** ТЕКСТ ДЛЯ ЧТЕНИЯ **
Книга: Опыт путешествий
Мореска
Мореска
Вы думаете, что знаете об Эссексе все — болтливые мамаши с колясками, неудачные подтяжки, задницы, торчащие из штанов Juicy Couture, пьяные в луже блевоты вечером в пятницу, трахающиеся в подворотне, Burberry, шардоне и прочая фигня? Да, такой Эссекс — толстозадые шлюхи, переполненное метро, выходящий из берегов Ист-Энд — знаем мы все, но это лишь верхушка айсберга. Неожиданно для нас, на севере, сразу за аэропортом «Стенстед», в паре ярдов от съезда с магистрали и бесконечных развязок, начинается совсем другая страна.
Превращение это столь же прекрасно, сколь и внезапно. Бренчание утилитарного эсперанто современной застройки сменяется мелодичностью старых полей, заросших маком и бузиной. Дороги повторяют замысловатый узор старых троп — времен, когда лучшими путями были окольные.
Всего в двадцати минутах от аэропорта — карабкающийся на холм городок Такстед. Викторианские и георгианские дома и лавки опираются друг на друга, ища поддержки, а улицы свободны от однотипных вывесок супермаркетов и жилищных кооперативов. Переизбыток пабов, слишком роскошная для ярмарочного городка церковь, и даже мельница — все это оплачено постфеодальным шерстяным бумом.
Премилый аккуратный городок, окруженный уставшими фермерскими угодьями, с заросшими зеленью домами лавочников и часовщика. В общем, все то, что так стремятся скопировать коварные Котсволдские холмы[1]. Но не все так просто: та громадная церковь на самом деле — колыбель нетрадиционного радикализма. Она знаменита двумя викариями — первый, Конрад Ноэл, проповедовал христианский социализм, а второй, Питер Элерс, — открытый гомосексуалист, в 1976-м обвенчал двух лесбиянок под предлогом того, что раз церковь благословляет линкоры и волнистых попугайчиков, почему бы ей не благословлять влюбленных. Здесь жил Густав Холст[2], а по соседству с ним еще и Дик Турпин[3].
Благостным ранним и солнечным утром в Такстеде тихо и сонно. Я выхожу из тени и замечаю двух мужчин в белом, возможно, игроков в крикет, а затем еще одного, в обносках, беседующего с человеком, облаченным в костюм дракона из пантомимы. Вдали слышится ритмичный звон колокольчиков. Мужчин, поднимающих к солнцу свои одутловатые от пива лица, все больше и больше. Мужчины в соломенных шляпах с ленточками, мужчины в ярких жилетах.

** ИСХОДНЫЙ МАТЕРИАЛ **
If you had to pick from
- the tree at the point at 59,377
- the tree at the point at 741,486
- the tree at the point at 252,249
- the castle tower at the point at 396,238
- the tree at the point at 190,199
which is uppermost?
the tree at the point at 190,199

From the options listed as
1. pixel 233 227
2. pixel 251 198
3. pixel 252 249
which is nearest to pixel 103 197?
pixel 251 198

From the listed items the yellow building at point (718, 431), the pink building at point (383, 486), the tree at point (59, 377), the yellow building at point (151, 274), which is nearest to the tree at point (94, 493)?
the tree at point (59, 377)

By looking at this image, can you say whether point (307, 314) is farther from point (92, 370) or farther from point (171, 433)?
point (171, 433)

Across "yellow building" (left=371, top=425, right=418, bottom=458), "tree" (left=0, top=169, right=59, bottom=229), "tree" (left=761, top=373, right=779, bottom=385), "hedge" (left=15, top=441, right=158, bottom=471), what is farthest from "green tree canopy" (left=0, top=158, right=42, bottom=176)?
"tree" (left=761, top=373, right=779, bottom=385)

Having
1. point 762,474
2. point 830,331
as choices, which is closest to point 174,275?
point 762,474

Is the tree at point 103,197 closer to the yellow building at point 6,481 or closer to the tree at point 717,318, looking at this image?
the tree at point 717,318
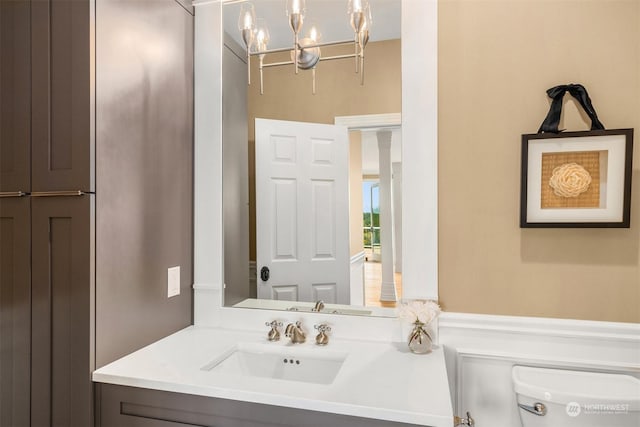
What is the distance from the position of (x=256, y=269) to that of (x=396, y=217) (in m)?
0.66

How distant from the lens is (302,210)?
63.8 inches

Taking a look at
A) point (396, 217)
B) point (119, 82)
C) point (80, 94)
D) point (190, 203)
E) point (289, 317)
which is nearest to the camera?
point (80, 94)

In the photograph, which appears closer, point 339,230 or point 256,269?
point 339,230

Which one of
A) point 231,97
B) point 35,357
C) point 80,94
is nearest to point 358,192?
point 231,97

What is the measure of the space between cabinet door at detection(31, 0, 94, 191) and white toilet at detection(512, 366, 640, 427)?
155 centimetres

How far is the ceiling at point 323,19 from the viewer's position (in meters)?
1.52

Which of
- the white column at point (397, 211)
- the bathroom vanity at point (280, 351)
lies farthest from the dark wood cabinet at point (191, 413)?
the white column at point (397, 211)

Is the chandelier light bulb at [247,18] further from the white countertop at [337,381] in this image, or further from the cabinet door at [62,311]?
the white countertop at [337,381]

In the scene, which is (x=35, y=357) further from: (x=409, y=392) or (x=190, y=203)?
(x=409, y=392)

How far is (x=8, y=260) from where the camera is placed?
1.30m

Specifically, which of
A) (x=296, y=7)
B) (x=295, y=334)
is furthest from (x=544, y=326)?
(x=296, y=7)

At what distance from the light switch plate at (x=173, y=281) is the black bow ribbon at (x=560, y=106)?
4.99 ft

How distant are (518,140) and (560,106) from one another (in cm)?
17

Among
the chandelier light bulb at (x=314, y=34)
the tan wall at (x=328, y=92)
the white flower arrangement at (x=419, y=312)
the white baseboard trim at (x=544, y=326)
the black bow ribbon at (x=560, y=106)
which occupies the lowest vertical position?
the white baseboard trim at (x=544, y=326)
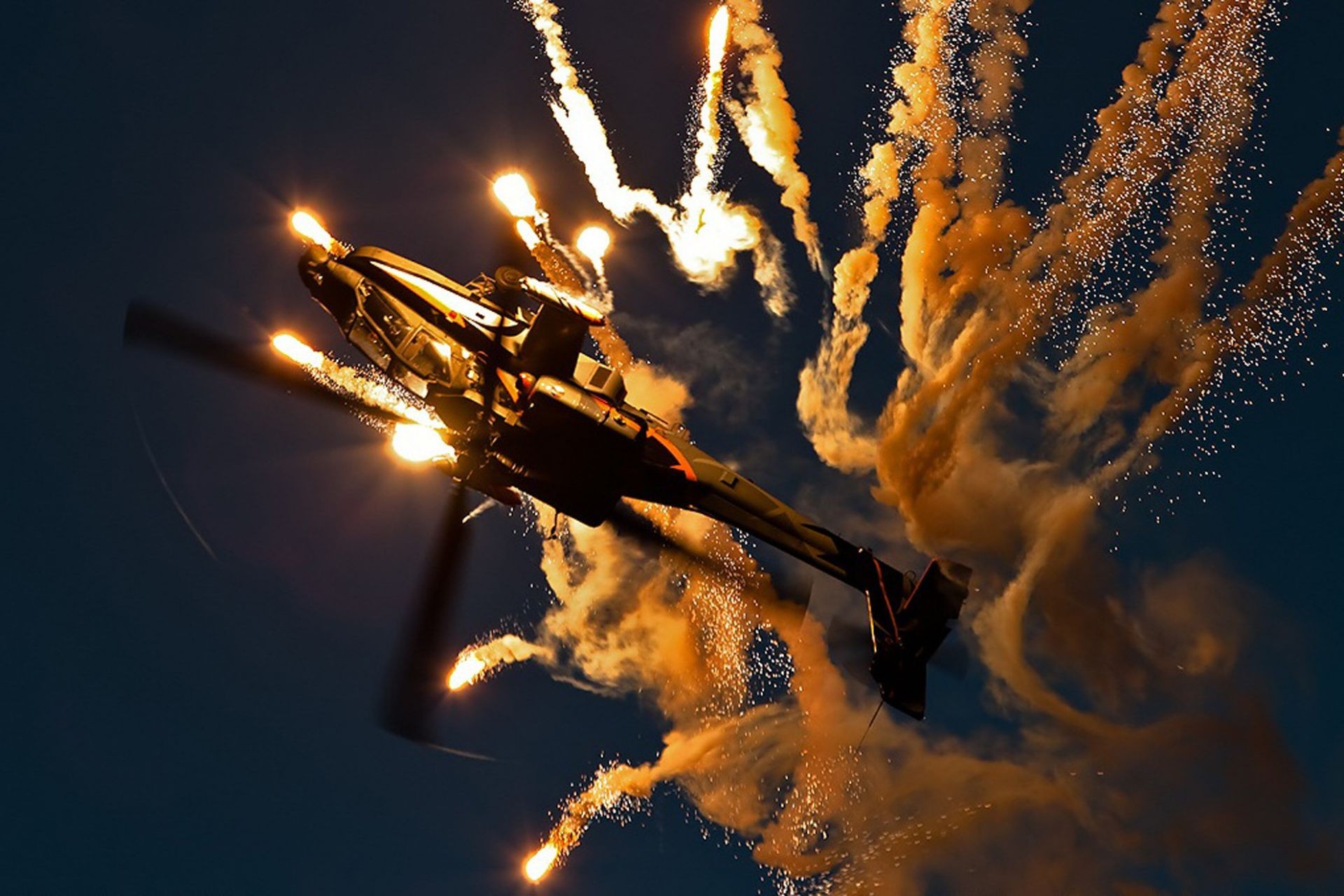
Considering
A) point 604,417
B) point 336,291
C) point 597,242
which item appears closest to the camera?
point 597,242

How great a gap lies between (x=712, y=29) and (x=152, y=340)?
11391 millimetres

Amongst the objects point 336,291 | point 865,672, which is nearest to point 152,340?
point 336,291

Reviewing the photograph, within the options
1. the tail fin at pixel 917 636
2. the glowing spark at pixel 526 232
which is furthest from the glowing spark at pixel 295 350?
the tail fin at pixel 917 636

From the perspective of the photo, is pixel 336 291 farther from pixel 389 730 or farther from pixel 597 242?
pixel 389 730

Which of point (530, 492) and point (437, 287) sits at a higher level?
point (437, 287)

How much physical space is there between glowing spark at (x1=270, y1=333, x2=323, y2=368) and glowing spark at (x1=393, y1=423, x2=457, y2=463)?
3124mm

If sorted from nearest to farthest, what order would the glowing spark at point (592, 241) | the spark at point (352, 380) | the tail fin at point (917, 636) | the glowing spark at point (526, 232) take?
the glowing spark at point (592, 241) → the glowing spark at point (526, 232) → the spark at point (352, 380) → the tail fin at point (917, 636)

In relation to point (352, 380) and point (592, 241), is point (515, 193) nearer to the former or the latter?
point (592, 241)

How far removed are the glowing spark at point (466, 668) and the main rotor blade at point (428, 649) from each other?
5946mm

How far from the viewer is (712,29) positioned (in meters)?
17.6

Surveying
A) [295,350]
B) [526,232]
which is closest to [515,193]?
[526,232]

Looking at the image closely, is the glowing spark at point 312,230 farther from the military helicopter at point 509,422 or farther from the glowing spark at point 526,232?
the glowing spark at point 526,232

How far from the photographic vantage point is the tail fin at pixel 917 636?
17578 millimetres

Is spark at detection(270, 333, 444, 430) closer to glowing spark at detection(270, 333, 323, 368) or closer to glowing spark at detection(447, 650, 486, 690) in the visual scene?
glowing spark at detection(270, 333, 323, 368)
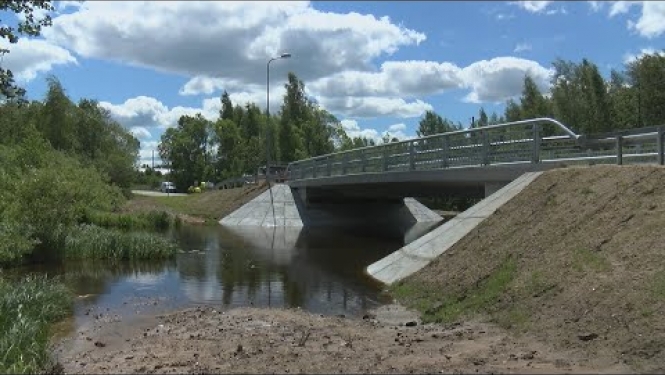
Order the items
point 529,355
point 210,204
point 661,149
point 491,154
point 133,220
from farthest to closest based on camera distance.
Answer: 1. point 210,204
2. point 133,220
3. point 491,154
4. point 661,149
5. point 529,355

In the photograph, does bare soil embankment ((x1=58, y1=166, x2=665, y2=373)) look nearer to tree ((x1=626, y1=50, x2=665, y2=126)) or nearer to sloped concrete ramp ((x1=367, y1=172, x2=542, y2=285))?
sloped concrete ramp ((x1=367, y1=172, x2=542, y2=285))

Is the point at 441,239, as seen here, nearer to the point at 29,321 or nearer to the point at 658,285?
the point at 658,285

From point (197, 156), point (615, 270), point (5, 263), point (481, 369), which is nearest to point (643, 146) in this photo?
point (615, 270)

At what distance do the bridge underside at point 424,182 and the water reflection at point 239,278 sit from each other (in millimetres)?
3324

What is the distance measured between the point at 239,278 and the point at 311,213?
95.4 ft

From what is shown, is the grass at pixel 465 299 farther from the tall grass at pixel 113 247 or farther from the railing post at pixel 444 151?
the tall grass at pixel 113 247

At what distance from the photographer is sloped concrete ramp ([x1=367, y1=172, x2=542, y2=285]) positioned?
17.7m

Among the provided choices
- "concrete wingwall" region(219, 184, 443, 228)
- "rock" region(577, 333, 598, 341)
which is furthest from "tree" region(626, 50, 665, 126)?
"rock" region(577, 333, 598, 341)

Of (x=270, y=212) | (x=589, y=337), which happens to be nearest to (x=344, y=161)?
(x=270, y=212)

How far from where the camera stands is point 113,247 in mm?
25422

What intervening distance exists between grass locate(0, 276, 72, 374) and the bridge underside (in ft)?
44.2

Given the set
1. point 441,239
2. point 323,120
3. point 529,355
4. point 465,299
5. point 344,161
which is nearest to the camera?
point 529,355

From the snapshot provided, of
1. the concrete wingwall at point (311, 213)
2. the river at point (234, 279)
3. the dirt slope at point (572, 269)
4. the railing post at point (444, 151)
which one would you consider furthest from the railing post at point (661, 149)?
the concrete wingwall at point (311, 213)

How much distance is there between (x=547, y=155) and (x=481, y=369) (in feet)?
45.0
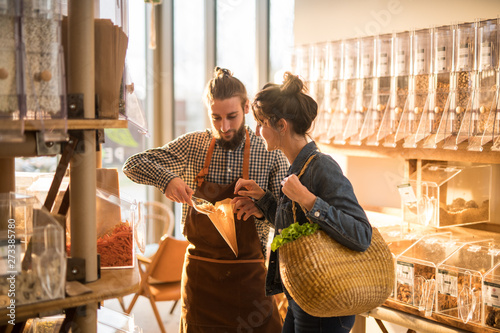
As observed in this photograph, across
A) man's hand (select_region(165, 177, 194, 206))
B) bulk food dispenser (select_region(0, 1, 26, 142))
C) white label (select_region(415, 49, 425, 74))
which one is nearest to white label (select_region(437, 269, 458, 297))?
white label (select_region(415, 49, 425, 74))

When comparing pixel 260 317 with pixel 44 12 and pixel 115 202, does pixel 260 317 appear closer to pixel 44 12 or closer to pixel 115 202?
pixel 115 202

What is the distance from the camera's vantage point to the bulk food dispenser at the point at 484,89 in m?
2.53

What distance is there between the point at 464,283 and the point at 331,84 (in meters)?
1.47

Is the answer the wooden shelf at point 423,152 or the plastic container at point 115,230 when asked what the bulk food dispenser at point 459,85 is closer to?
the wooden shelf at point 423,152

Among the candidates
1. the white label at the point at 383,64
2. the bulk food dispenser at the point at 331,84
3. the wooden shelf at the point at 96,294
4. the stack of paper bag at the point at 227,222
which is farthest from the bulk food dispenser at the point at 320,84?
the wooden shelf at the point at 96,294

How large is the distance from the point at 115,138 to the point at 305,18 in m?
2.83

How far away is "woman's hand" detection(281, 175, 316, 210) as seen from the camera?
1.72 meters

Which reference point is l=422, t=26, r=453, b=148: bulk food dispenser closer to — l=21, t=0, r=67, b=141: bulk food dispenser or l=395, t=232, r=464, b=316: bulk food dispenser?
l=395, t=232, r=464, b=316: bulk food dispenser

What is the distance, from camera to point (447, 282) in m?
2.38

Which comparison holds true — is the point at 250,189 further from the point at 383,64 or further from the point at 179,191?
the point at 383,64

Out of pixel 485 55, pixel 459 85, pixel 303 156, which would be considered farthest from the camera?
pixel 459 85

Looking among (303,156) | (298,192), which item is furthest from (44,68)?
(303,156)

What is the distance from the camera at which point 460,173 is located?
2855 millimetres

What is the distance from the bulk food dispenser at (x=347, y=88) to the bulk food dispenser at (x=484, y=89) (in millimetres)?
717
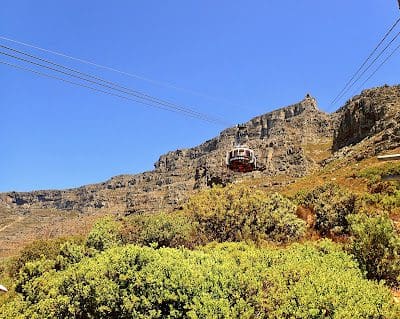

** ЗАДАНИЯ **
1. Сколько времени, согласно очерку об Эссексе, занимает путь от аэропорта до Такстеда?
2. Продолжите очерк об Эссексе, начав сразу после его последнего предложения.

** ОТВЕТЫ К ЗАДАНИЯМ **
1. Всего двадцать минут.

2.
Секрет мятежного Такстеда не в каноническом большевизме и даже не в содомии. Все дело в фольклоре. Ежегодно здесь собираются все британские танцоры морески. Это не ритуальное построение машущих платочками и дерущихся на швабрах, но 75-й фестиваль морески Thaxted Morris Ring. Этот городок — центр таинственного культа танцоров, а фестиваль станет самым большим за всю историю морески.
День начинается с того, что команды разбредаются по эссекским деревням и кочуют из паба в паб, танцуя джигу, а потом встречаются на главной улице Такстеда. Мы начинаем с Финчингфилда до смешного милой деревушки. Зелень, пруд с утками, церковь, коттеджи. Распускаются цветы, простые деревенские парни опираются на свои трости, лохматые детишки в комбинезонах предлагают хлеб… и антикварный магазинчик с занимательной табличкой «Здесь вам не музей, все на продажу, а если не хотите покупать — проваливайте». А еще тут есть паб — настоящий паб на лужайке, под названием «Лис».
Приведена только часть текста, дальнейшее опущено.